Tool Description Template
def get_station_cycle_time(station_id: str, product_line: str) -> dict: """ Retrieve the measured cycle time for a manufacturing station. Use this when you need the actual (measured) cycle time for a station to compare against TAKT time. Do NOT use for theoretical times. Args: station_id: Station identifier (e.g., "ST-003", "WASH-01") product_line: Product line code (e.g., "2kWh", "12kWh", "HeroPack") Returns: { "station_id": str, "cycle_time_seconds": float, "last_measured": ISO8601 date, "measurement_count": int } Errors: STATION_NOT_FOUND — station_id does not exist LINE_NOT_FOUND — product_line does not exist NO_DATA — station exists but no measurements yet """

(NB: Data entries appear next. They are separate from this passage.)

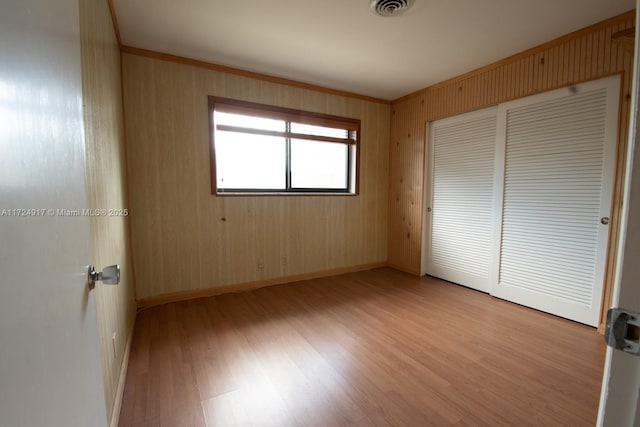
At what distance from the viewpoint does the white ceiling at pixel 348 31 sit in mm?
2045

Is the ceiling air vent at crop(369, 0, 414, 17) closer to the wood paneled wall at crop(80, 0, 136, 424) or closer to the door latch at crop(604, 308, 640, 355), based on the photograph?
the wood paneled wall at crop(80, 0, 136, 424)

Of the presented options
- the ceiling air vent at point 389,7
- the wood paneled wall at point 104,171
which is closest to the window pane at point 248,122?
the wood paneled wall at point 104,171

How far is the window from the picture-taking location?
10.1 feet

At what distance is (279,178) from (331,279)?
1.53 m

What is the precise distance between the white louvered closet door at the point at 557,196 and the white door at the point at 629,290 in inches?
105

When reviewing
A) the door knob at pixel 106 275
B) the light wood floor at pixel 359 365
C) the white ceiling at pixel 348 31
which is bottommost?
the light wood floor at pixel 359 365

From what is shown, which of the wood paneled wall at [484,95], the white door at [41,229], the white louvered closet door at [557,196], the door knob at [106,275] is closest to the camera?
the white door at [41,229]

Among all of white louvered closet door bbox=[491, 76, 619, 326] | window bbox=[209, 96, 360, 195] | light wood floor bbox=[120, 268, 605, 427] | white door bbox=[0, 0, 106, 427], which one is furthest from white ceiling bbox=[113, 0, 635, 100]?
light wood floor bbox=[120, 268, 605, 427]

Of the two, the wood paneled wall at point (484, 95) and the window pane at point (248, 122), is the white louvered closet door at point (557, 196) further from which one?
the window pane at point (248, 122)

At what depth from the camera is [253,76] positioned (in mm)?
3166

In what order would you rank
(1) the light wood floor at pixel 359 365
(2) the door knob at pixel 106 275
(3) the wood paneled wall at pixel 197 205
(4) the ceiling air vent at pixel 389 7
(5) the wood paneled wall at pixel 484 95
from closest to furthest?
(2) the door knob at pixel 106 275 < (1) the light wood floor at pixel 359 365 < (4) the ceiling air vent at pixel 389 7 < (5) the wood paneled wall at pixel 484 95 < (3) the wood paneled wall at pixel 197 205

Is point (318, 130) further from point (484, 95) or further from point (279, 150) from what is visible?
point (484, 95)

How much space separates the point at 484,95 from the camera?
10.00 feet

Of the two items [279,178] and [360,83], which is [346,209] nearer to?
[279,178]
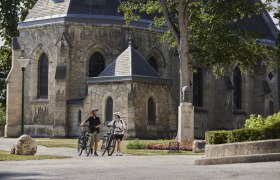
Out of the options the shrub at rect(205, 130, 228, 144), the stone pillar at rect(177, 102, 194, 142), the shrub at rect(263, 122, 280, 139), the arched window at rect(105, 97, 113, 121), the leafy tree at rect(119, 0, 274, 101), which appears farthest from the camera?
the arched window at rect(105, 97, 113, 121)

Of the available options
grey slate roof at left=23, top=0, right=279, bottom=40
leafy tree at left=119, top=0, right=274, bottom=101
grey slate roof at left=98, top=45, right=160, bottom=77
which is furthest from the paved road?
grey slate roof at left=23, top=0, right=279, bottom=40

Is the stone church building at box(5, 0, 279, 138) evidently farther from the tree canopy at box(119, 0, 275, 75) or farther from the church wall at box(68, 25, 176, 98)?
the tree canopy at box(119, 0, 275, 75)

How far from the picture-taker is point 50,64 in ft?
157

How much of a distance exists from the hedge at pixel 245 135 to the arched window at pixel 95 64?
27.9 metres

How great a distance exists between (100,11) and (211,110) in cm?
1232

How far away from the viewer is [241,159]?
18297mm

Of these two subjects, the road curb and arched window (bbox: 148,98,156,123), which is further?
arched window (bbox: 148,98,156,123)

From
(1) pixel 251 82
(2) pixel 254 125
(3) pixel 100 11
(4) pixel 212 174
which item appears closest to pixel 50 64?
(3) pixel 100 11

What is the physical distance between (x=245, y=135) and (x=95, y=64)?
29724mm

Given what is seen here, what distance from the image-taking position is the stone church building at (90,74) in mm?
44469

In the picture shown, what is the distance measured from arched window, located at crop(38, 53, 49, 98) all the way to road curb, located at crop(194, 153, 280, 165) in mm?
30694

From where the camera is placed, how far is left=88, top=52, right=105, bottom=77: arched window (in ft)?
159

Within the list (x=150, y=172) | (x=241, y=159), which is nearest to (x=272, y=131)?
(x=241, y=159)

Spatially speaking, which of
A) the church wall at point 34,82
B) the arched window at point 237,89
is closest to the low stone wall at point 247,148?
the church wall at point 34,82
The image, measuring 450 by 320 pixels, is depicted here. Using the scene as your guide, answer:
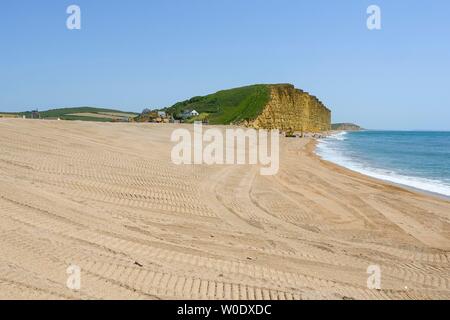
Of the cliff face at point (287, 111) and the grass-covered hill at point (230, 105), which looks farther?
the grass-covered hill at point (230, 105)

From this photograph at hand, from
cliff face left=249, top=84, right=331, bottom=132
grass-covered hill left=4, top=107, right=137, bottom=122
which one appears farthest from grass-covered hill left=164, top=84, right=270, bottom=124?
grass-covered hill left=4, top=107, right=137, bottom=122

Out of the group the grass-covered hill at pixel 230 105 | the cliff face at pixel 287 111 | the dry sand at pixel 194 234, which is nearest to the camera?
the dry sand at pixel 194 234

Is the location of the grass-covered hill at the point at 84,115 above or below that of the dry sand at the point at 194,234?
above

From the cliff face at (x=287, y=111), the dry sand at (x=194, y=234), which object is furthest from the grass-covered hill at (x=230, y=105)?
the dry sand at (x=194, y=234)

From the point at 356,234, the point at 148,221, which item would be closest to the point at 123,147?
the point at 148,221

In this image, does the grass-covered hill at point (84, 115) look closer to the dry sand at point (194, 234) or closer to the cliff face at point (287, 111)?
the cliff face at point (287, 111)

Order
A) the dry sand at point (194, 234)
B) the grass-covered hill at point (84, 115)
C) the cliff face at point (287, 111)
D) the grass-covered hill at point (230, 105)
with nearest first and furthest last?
the dry sand at point (194, 234) → the grass-covered hill at point (84, 115) → the cliff face at point (287, 111) → the grass-covered hill at point (230, 105)
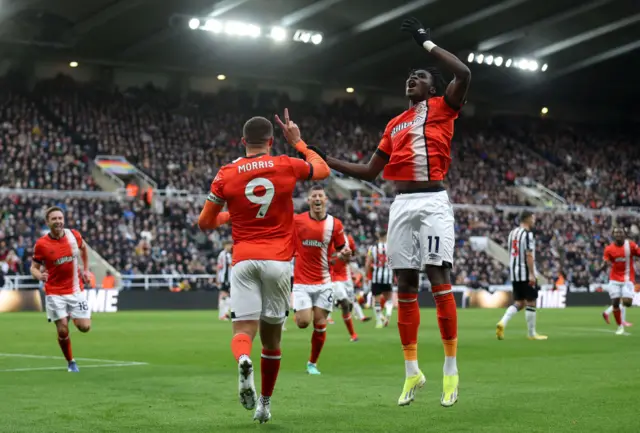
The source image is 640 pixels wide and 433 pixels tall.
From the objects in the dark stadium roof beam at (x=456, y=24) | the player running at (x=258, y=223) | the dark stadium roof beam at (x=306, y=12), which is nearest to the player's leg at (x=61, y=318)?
the player running at (x=258, y=223)

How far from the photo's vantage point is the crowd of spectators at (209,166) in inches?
1567

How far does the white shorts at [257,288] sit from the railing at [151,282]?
28.1m

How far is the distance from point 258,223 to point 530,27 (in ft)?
127

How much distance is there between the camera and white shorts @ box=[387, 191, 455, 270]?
835 centimetres

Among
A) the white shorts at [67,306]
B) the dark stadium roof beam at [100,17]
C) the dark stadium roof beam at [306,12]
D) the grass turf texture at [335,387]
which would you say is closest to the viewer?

Quick Reference Cheatsheet
| Topic | Key Fact |
|---|---|
| MCP Transport (local) | stdio — subprocess communication, zero network overhead |
| MCP Transport (remote) | HTTP + SSE — stateful connection per session, supports auth headers |
| MCP Message Format | JSON-RPC 2.0 — {"jsonrpc":"2.0","method":"tools/call","params":{},"id":1} |
| MCP Lifecycle | initialize → list capabilities → call tools → terminate |
| ReAct max steps | Default: 10-15. For complex tasks: 25-50. Always set explicitly. |
| LangGraph state | TypedDict. All agent data lives in state. Nodes read + write state. |
| Prompt caching savings | ~90% cost reduction on cached tokens. Min 1024 tokens to cache. |
| Best tool count per agent | 5-15 tools. Over 20 → significant performance degradation. |
| Structured output reliability | Pydantic + with_structured_output() > regex parsing > raw string parsing |
| Agent memory types | In-context (ephemeral), External DB (persistent), Semantic (vector store) |
| FastMCP install | uv add fastmcp (Python 3.10+) |
| LangGraph install | uv pip install langgraph langchain-anthropic langchain-mcp-adapters |
The 3-Layer Stack for Production
Layer 1 — Tool Layer: MCP servers expose capabilities (domain tools, data access). Layer 2 — Agent Layer: LangGraph agents orchestrate multi-step reasoning using MCP tools. Layer 3 — Eval Layer: LLM-as-Judge + W&B track quality over time and catch regressions.